=== SHORT EXERCISE ===
Convert the entries below into a JSON list of strings, with one string per line and blank lines omitted.
══════
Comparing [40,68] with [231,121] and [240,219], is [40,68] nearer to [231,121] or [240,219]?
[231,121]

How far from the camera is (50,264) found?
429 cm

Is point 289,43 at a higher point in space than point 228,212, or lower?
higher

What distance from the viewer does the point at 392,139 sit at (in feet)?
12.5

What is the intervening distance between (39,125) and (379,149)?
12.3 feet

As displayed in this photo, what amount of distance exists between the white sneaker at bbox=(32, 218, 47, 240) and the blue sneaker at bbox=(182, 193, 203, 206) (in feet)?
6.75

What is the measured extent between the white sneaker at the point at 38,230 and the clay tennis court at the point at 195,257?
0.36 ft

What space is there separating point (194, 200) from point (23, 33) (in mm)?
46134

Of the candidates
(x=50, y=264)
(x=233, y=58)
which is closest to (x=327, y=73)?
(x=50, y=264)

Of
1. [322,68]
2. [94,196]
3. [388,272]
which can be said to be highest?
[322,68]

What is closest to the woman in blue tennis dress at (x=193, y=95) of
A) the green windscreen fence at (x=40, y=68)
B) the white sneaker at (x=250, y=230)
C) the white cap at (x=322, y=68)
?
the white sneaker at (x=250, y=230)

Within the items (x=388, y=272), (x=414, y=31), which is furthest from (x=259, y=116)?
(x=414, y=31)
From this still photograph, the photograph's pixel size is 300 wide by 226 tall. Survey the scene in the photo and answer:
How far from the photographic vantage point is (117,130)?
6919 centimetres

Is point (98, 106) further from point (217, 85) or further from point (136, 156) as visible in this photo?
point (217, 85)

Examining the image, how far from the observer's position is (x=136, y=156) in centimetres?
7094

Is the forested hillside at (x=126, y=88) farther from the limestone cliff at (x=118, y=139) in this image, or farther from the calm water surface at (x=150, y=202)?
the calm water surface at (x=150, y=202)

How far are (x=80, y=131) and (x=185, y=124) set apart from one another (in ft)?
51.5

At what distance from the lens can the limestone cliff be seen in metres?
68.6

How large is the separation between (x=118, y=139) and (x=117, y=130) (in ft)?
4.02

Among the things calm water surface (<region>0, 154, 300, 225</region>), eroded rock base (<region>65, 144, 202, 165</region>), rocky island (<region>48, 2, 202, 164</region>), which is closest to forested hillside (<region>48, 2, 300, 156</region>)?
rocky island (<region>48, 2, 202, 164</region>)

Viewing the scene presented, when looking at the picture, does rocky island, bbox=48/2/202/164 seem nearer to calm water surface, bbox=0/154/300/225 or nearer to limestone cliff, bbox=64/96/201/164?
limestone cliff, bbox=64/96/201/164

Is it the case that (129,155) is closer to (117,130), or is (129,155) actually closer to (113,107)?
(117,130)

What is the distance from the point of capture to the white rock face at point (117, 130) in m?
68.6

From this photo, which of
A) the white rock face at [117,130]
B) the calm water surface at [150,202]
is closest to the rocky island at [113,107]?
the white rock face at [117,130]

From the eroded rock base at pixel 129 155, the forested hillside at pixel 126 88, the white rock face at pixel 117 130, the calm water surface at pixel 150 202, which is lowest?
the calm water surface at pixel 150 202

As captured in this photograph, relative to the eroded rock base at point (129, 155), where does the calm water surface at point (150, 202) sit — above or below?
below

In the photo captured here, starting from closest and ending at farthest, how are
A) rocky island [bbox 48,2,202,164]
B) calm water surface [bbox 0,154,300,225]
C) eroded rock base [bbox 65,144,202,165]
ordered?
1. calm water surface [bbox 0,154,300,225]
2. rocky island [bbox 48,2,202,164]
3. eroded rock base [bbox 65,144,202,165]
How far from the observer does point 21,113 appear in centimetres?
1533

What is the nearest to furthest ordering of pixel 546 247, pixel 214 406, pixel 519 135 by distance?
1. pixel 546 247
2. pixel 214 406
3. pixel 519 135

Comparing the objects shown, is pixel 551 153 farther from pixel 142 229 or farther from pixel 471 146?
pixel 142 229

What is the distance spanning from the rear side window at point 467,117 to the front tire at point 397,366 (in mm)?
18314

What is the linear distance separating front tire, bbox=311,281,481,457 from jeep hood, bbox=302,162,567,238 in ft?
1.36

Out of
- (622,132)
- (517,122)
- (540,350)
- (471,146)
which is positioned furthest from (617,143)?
══════
=== COMPLETE ANSWER ===
[
  "Comparing [40,68] with [231,121] and [240,219], is [40,68] nearer to [231,121] or [240,219]?",
  "[231,121]",
  "How far from the camera is (50,264) found?",
  "429 cm",
  "Is point 289,43 at a higher point in space than point 228,212, or lower?",
  "higher",
  "What distance from the viewer does the point at 392,139 sit at (in feet)?",
  "12.5",
  "What is the intervening distance between (39,125) and (379,149)?",
  "12.3 feet",
  "As displayed in this photo, what amount of distance exists between the white sneaker at bbox=(32, 218, 47, 240) and the blue sneaker at bbox=(182, 193, 203, 206) (in feet)?",
  "6.75",
  "What is the measured extent between the white sneaker at the point at 38,230 and the clay tennis court at the point at 195,257?",
  "0.36 ft",
  "What space is there separating point (194, 200) from point (23, 33) (in mm)?",
  "46134",
  "Of the candidates",
  "(x=50, y=264)",
  "(x=233, y=58)",
  "which is closest to (x=327, y=73)?",
  "(x=50, y=264)",
  "Of",
  "1. [322,68]",
  "2. [94,196]",
  "3. [388,272]",
  "which can be said to be highest?",
  "[322,68]",
  "What is closest to the woman in blue tennis dress at (x=193, y=95) of",
  "A) the green windscreen fence at (x=40, y=68)",
  "B) the white sneaker at (x=250, y=230)",
  "C) the white cap at (x=322, y=68)",
  "?",
  "the white sneaker at (x=250, y=230)",
  "Within the items (x=388, y=272), (x=414, y=31), which is furthest from (x=259, y=116)?",
  "(x=414, y=31)",
  "From this still photograph, the photograph's pixel size is 300 wide by 226 tall. Survey the scene in the photo and answer:",
  "How far from the photographic vantage point is (117,130)?",
  "6919 centimetres",
  "Is point (98, 106) further from point (217, 85) or further from point (136, 156) as visible in this photo?",
  "point (217, 85)",
  "Examining the image, how far from the observer's position is (x=136, y=156) in centimetres?",
  "7094",
  "Is the forested hillside at (x=126, y=88) farther from the limestone cliff at (x=118, y=139) in this image, or farther from the calm water surface at (x=150, y=202)?",
  "the calm water surface at (x=150, y=202)",
  "How far are (x=80, y=131) and (x=185, y=124) set apart from one another (in ft)?",
  "51.5",
  "At what distance from the lens can the limestone cliff be seen in metres?",
  "68.6",
  "How large is the separation between (x=118, y=139) and (x=117, y=130) (in ft)?",
  "4.02",
  "Among the things calm water surface (<region>0, 154, 300, 225</region>), eroded rock base (<region>65, 144, 202, 165</region>), rocky island (<region>48, 2, 202, 164</region>), which is closest to forested hillside (<region>48, 2, 300, 156</region>)?",
  "rocky island (<region>48, 2, 202, 164</region>)",
  "Viewing the scene presented, when looking at the picture, does rocky island, bbox=48/2/202/164 seem nearer to calm water surface, bbox=0/154/300/225 or nearer to limestone cliff, bbox=64/96/201/164?",
  "limestone cliff, bbox=64/96/201/164",
  "Is it the case that (129,155) is closer to (117,130), or is (129,155) actually closer to (113,107)?",
  "(117,130)",
  "What is the distance from the point of capture to the white rock face at point (117, 130) in m?",
  "68.6",
  "From this photo, which of",
  "A) the white rock face at [117,130]",
  "B) the calm water surface at [150,202]",
  "is closest to the rocky island at [113,107]?",
  "the white rock face at [117,130]",
  "From the eroded rock base at pixel 129 155, the forested hillside at pixel 126 88, the white rock face at pixel 117 130, the calm water surface at pixel 150 202, which is lowest?",
  "the calm water surface at pixel 150 202",
  "As captured in this photograph, relative to the eroded rock base at point (129, 155), where does the calm water surface at point (150, 202) sit — above or below?",
  "below",
  "In the photo captured here, starting from closest and ending at farthest, how are",
  "A) rocky island [bbox 48,2,202,164]",
  "B) calm water surface [bbox 0,154,300,225]",
  "C) eroded rock base [bbox 65,144,202,165]",
  "ordered?",
  "1. calm water surface [bbox 0,154,300,225]",
  "2. rocky island [bbox 48,2,202,164]",
  "3. eroded rock base [bbox 65,144,202,165]",
  "How far from the observer does point 21,113 appear in centimetres?",
  "1533",
  "What is the nearest to furthest ordering of pixel 546 247, pixel 214 406, pixel 519 135 by distance?",
  "1. pixel 546 247",
  "2. pixel 214 406",
  "3. pixel 519 135",
  "Comparing the objects shown, is pixel 551 153 farther from pixel 142 229 or farther from pixel 471 146?",
  "pixel 142 229",
  "What is the distance spanning from the rear side window at point 467,117 to the front tire at point 397,366 (in mm)?",
  "18314",
  "What is the linear distance separating front tire, bbox=311,281,481,457 from jeep hood, bbox=302,162,567,238 in ft?",
  "1.36",
  "Out of",
  "- (622,132)",
  "- (517,122)",
  "- (540,350)",
  "- (471,146)",
  "which is positioned furthest from (617,143)?"
]